*WHAT TO PRODUCE*.
Write out each of the items below word for word, leaving out the pictures.
* * *
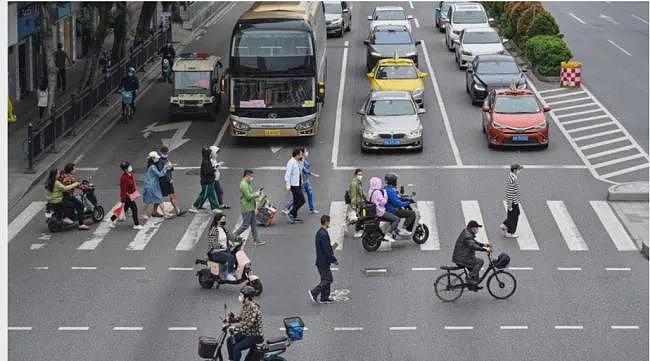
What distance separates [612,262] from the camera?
30141 millimetres

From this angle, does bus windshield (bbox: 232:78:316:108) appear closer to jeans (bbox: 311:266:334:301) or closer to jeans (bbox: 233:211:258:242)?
jeans (bbox: 233:211:258:242)

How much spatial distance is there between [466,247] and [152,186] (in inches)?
386

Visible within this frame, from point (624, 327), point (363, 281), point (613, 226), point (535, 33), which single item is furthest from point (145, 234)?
point (535, 33)

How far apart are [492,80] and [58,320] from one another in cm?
2419

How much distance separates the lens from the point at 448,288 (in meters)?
27.3

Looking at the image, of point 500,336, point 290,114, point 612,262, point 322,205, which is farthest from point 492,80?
point 500,336

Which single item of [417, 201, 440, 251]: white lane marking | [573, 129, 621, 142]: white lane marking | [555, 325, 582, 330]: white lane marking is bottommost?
[417, 201, 440, 251]: white lane marking

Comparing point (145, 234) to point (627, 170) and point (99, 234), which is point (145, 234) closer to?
point (99, 234)

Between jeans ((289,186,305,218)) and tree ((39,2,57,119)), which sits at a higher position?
tree ((39,2,57,119))

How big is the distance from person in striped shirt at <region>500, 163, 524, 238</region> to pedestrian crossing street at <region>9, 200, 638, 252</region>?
29 cm

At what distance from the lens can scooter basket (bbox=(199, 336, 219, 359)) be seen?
22422mm

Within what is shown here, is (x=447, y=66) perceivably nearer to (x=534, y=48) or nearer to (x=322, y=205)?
(x=534, y=48)

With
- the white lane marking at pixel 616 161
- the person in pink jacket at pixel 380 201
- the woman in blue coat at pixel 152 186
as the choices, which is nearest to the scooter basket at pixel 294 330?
the person in pink jacket at pixel 380 201

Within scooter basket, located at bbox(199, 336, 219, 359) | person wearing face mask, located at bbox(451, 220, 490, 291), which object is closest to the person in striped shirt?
person wearing face mask, located at bbox(451, 220, 490, 291)
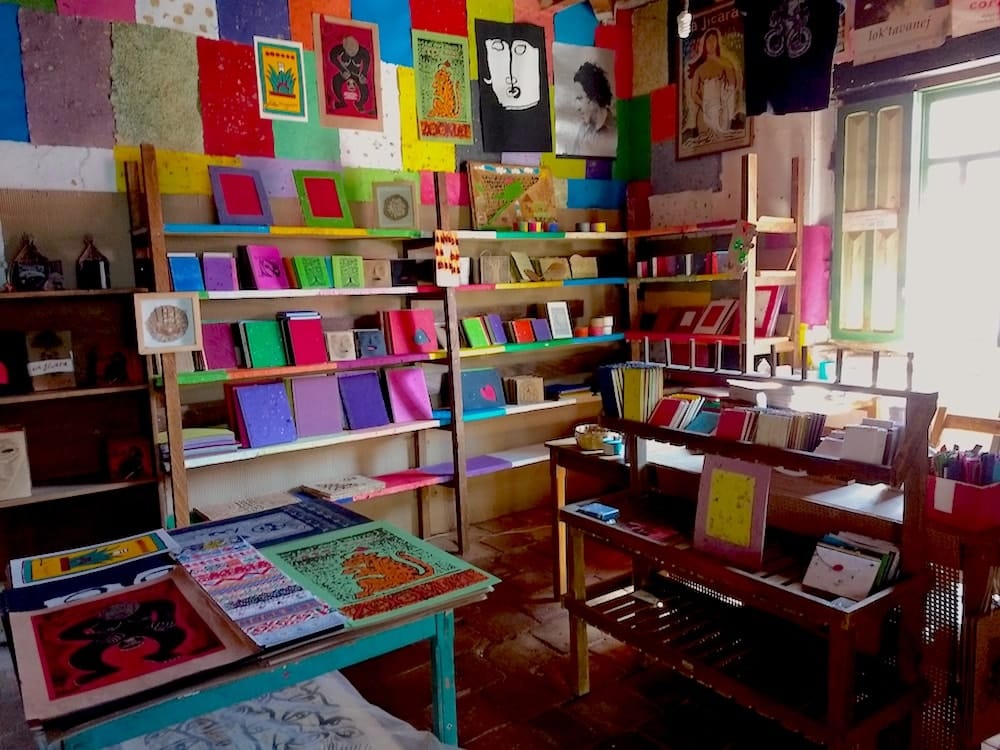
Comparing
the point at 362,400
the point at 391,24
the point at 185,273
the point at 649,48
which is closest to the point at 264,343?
the point at 185,273

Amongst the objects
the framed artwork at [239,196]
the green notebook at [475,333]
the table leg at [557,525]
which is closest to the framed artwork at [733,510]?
the table leg at [557,525]

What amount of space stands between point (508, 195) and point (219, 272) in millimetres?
1910

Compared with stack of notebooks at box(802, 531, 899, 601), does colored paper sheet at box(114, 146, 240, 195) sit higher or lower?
higher

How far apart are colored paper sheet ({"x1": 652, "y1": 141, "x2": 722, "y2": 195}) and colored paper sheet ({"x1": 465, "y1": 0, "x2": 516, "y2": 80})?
134 cm

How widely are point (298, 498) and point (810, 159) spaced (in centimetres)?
360

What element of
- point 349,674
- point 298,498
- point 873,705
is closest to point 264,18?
point 298,498

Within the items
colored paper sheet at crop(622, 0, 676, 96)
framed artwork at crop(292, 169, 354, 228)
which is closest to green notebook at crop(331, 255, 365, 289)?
framed artwork at crop(292, 169, 354, 228)

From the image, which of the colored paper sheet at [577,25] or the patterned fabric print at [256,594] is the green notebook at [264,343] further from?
the colored paper sheet at [577,25]

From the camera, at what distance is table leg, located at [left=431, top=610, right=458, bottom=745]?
183cm

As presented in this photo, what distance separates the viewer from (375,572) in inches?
76.7

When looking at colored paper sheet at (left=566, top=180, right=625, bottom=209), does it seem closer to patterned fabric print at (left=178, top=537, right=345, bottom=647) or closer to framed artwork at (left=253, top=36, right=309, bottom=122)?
framed artwork at (left=253, top=36, right=309, bottom=122)

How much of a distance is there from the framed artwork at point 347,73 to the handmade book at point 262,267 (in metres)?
0.83

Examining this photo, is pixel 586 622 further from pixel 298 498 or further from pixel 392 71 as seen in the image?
pixel 392 71

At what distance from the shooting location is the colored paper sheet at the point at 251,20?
12.2 ft
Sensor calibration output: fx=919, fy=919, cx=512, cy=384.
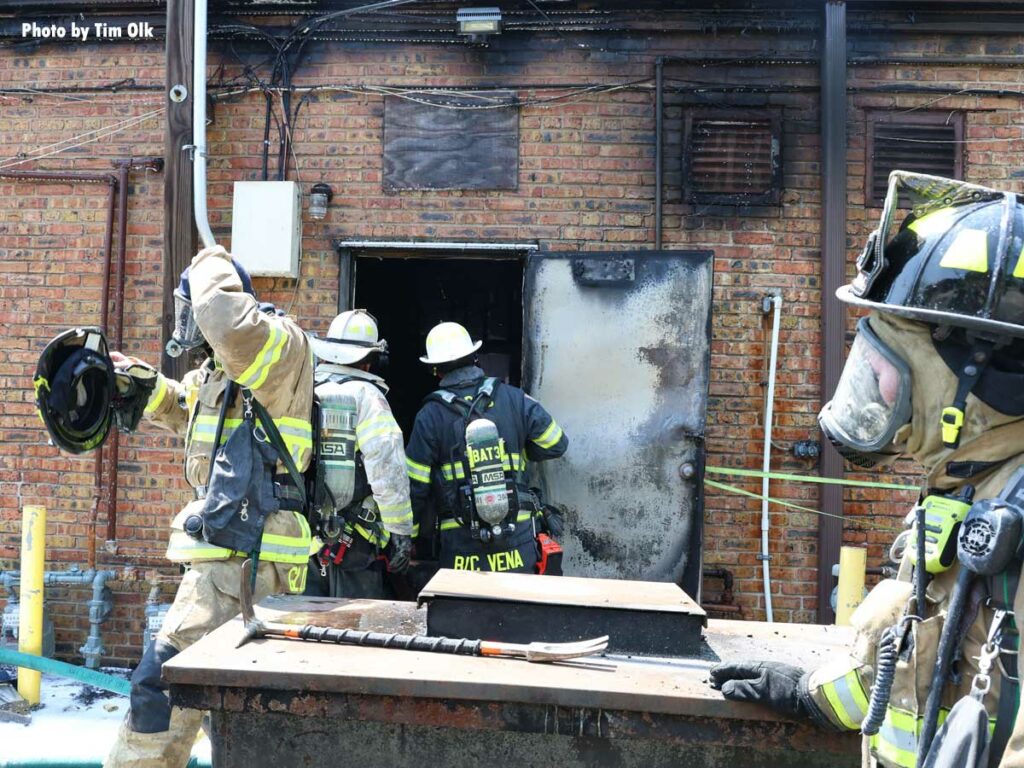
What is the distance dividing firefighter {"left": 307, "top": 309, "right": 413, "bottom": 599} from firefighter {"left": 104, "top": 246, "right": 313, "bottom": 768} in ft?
1.34

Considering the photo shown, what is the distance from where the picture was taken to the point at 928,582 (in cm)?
191

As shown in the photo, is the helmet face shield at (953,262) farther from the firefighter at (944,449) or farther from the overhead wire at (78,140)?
the overhead wire at (78,140)

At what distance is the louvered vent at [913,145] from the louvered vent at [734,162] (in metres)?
0.58

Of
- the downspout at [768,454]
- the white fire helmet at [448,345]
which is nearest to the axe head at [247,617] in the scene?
the white fire helmet at [448,345]

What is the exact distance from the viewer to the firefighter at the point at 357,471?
441cm

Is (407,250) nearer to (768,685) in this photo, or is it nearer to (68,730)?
(68,730)

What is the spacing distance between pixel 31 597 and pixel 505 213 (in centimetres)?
354

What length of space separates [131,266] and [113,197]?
450 mm

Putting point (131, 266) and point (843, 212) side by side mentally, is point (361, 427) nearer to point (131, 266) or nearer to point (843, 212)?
point (131, 266)

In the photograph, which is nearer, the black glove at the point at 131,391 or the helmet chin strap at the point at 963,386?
the helmet chin strap at the point at 963,386

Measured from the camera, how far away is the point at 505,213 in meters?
5.70

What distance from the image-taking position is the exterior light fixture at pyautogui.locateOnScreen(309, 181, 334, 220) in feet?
18.5

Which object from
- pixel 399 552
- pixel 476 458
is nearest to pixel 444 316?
pixel 476 458

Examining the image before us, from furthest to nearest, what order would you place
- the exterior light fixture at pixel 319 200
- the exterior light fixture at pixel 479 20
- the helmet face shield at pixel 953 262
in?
the exterior light fixture at pixel 319 200 < the exterior light fixture at pixel 479 20 < the helmet face shield at pixel 953 262
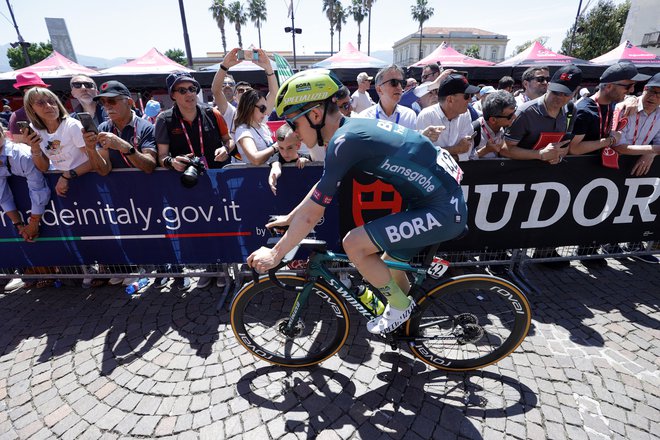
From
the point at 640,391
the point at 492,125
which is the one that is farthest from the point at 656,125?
the point at 640,391

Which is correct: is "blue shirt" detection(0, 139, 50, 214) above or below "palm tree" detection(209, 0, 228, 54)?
below

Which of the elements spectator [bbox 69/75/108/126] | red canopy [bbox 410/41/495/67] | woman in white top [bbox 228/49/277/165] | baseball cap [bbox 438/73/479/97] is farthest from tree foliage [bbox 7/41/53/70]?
baseball cap [bbox 438/73/479/97]

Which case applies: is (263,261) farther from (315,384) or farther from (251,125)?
(251,125)

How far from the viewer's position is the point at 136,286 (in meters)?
4.48

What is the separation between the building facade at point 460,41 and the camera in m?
105

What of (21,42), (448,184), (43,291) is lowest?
(43,291)

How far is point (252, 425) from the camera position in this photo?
2600mm

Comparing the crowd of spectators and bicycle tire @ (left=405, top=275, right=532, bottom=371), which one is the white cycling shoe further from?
the crowd of spectators

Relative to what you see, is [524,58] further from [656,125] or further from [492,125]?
[492,125]

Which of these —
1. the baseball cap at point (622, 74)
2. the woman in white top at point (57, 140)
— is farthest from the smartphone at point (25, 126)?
* * *
*TASK RESULT*.
What distance separates [612,262] from the camera?
30141 millimetres

From this angle, does bus windshield (bbox: 232:78:316:108) appear closer to jeans (bbox: 311:266:334:301) or closer to jeans (bbox: 233:211:258:242)?
jeans (bbox: 233:211:258:242)

How much spatial distance is there between [466,247] and [152,186] (in inches)?
386

Visible within this frame, from point (624, 327), point (363, 281), point (613, 226), point (535, 33), which single item is furthest from point (145, 234)?
point (535, 33)

How far apart are [492,80] and [58,320] from one another in cm?
2419

How much distance separates the lens from the point at 448,288 (in meters)?
27.3

Looking at the image, of point 500,336, point 290,114, point 612,262, point 322,205, which is farthest from point 492,80?
point 500,336

Which single item of [417, 201, 440, 251]: white lane marking | [573, 129, 621, 142]: white lane marking | [555, 325, 582, 330]: white lane marking is bottommost?
[417, 201, 440, 251]: white lane marking

Comparing point (145, 234) to point (627, 170) and point (99, 234), which is point (145, 234) closer to?
point (99, 234)

Between jeans ((289,186,305,218)) and tree ((39,2,57,119)), which sits at a higher position?
tree ((39,2,57,119))

How big is the distance from person in striped shirt at <region>500, 163, 524, 238</region> to pedestrian crossing street at <region>9, 200, 638, 252</region>?
29 cm

At what distance from the lens can scooter basket (bbox=(199, 336, 219, 359)) be seen?
22422mm

Within what is shown here, is (x=447, y=66) perceivably nearer to (x=534, y=48) or nearer to (x=322, y=205)?
(x=534, y=48)

With
- the white lane marking at pixel 616 161
- the person in pink jacket at pixel 380 201
- the woman in blue coat at pixel 152 186
as the choices, which is nearest to the scooter basket at pixel 294 330?
the person in pink jacket at pixel 380 201

Within scooter basket, located at bbox(199, 336, 219, 359) | person wearing face mask, located at bbox(451, 220, 490, 291), which object is closest to the person in striped shirt?
person wearing face mask, located at bbox(451, 220, 490, 291)
Comparing
the point at 362,400
the point at 391,24
the point at 185,273
the point at 649,48
which is closest to the point at 264,343?
the point at 185,273

Amongst the objects
the framed artwork at [239,196]
the green notebook at [475,333]
the table leg at [557,525]
which is closest to the framed artwork at [733,510]?
the table leg at [557,525]

What amount of space stands between point (508, 195) and point (219, 272) in millimetres?
1910

Compared with stack of notebooks at box(802, 531, 899, 601), does colored paper sheet at box(114, 146, 240, 195) sit higher or lower?
higher

How far apart are colored paper sheet ({"x1": 652, "y1": 141, "x2": 722, "y2": 195}) and colored paper sheet ({"x1": 465, "y1": 0, "x2": 516, "y2": 80})?
134 cm

How widely are point (298, 498) and point (810, 159) spaced (in centimetres)?
360

What element of
- point 349,674
- point 298,498
- point 873,705
is closest to point 264,18?
point 298,498

Within the items
colored paper sheet at crop(622, 0, 676, 96)
framed artwork at crop(292, 169, 354, 228)
which is closest to green notebook at crop(331, 255, 365, 289)?
framed artwork at crop(292, 169, 354, 228)

From the image, which of the colored paper sheet at [577,25] or the patterned fabric print at [256,594] is the green notebook at [264,343] further from?
the colored paper sheet at [577,25]

From the camera, at what distance is table leg, located at [left=431, top=610, right=458, bottom=745]?
183cm

As presented in this photo, what distance separates the viewer from (375,572) in inches?
76.7

When looking at colored paper sheet at (left=566, top=180, right=625, bottom=209), does it seem closer to patterned fabric print at (left=178, top=537, right=345, bottom=647) or closer to framed artwork at (left=253, top=36, right=309, bottom=122)?
framed artwork at (left=253, top=36, right=309, bottom=122)

How much of a distance is there from the framed artwork at point 347,73 to the handmade book at point 262,267 (in metres)?
0.83

Examining this photo, is pixel 586 622 further from pixel 298 498 or further from pixel 392 71 as seen in the image?
pixel 392 71

At what distance from the shooting location is the colored paper sheet at the point at 251,20?
12.2 ft
Sensor calibration output: fx=919, fy=919, cx=512, cy=384.
What is the distance dividing firefighter {"left": 307, "top": 309, "right": 413, "bottom": 599} from firefighter {"left": 104, "top": 246, "right": 313, "bottom": 768} in ft?
1.34

Considering the photo shown, what is the distance from where the picture was taken to the point at 928,582 (in cm)?
191

As shown in the photo, is the helmet face shield at (953,262) farther from the firefighter at (944,449) or farther from the overhead wire at (78,140)?
the overhead wire at (78,140)

At what distance is the louvered vent at [913,145] from the louvered vent at [734,162] (in metres)?
0.58

Of
- the downspout at [768,454]
- the white fire helmet at [448,345]
which is nearest to the axe head at [247,617] in the scene?
the white fire helmet at [448,345]

What is the exact distance from the viewer to the firefighter at the point at 357,471?
441cm

Is (407,250) nearer to (768,685) in this photo, or is it nearer to (68,730)?
(68,730)

What is the spacing distance between pixel 31 597 and pixel 505 213 (in centimetres)?
354

What length of space separates [131,266] and [113,197]?
450 mm

Putting point (131, 266) and point (843, 212) side by side mentally, is point (361, 427) nearer to point (131, 266) or nearer to point (843, 212)?
point (131, 266)

In the photograph, which is nearer, the black glove at the point at 131,391 or the helmet chin strap at the point at 963,386?
the helmet chin strap at the point at 963,386

Measured from the camera, how far away is the point at 505,213 in meters?
5.70

What distance from the image-taking position is the exterior light fixture at pyautogui.locateOnScreen(309, 181, 334, 220) in feet?
18.5

Which object from
- pixel 399 552
- pixel 476 458
is nearest to pixel 444 316?
pixel 476 458

Examining the image before us, from furthest to nearest, what order would you place
- the exterior light fixture at pixel 319 200
- the exterior light fixture at pixel 479 20
- the helmet face shield at pixel 953 262
in?
the exterior light fixture at pixel 319 200 < the exterior light fixture at pixel 479 20 < the helmet face shield at pixel 953 262
From
the point at 640,391
the point at 492,125
which is the one that is farthest from the point at 656,125?
the point at 640,391

Which is correct: is "blue shirt" detection(0, 139, 50, 214) above or below "palm tree" detection(209, 0, 228, 54)?
below

Which of the elements spectator [bbox 69/75/108/126] | red canopy [bbox 410/41/495/67] | woman in white top [bbox 228/49/277/165] | baseball cap [bbox 438/73/479/97] is farthest from tree foliage [bbox 7/41/53/70]?
baseball cap [bbox 438/73/479/97]

Which case applies: is (263,261) farther from (315,384) or farther from (251,125)?
(251,125)

How far from the viewer's position is the point at 136,286 (in meters)?
4.48

What is the separation between the building facade at point 460,41 and the camera in m?
105

What of (21,42), (448,184), (43,291) is lowest?
(43,291)

How far is point (252, 425) from the camera position in this photo?
2600mm

Comparing the crowd of spectators and bicycle tire @ (left=405, top=275, right=532, bottom=371), which one is the white cycling shoe further from?
the crowd of spectators

Relative to what you see, is [524,58] further from [656,125] or further from [492,125]?
[492,125]

Which of these —
1. the baseball cap at point (622, 74)
2. the woman in white top at point (57, 140)
— is farthest from the smartphone at point (25, 126)?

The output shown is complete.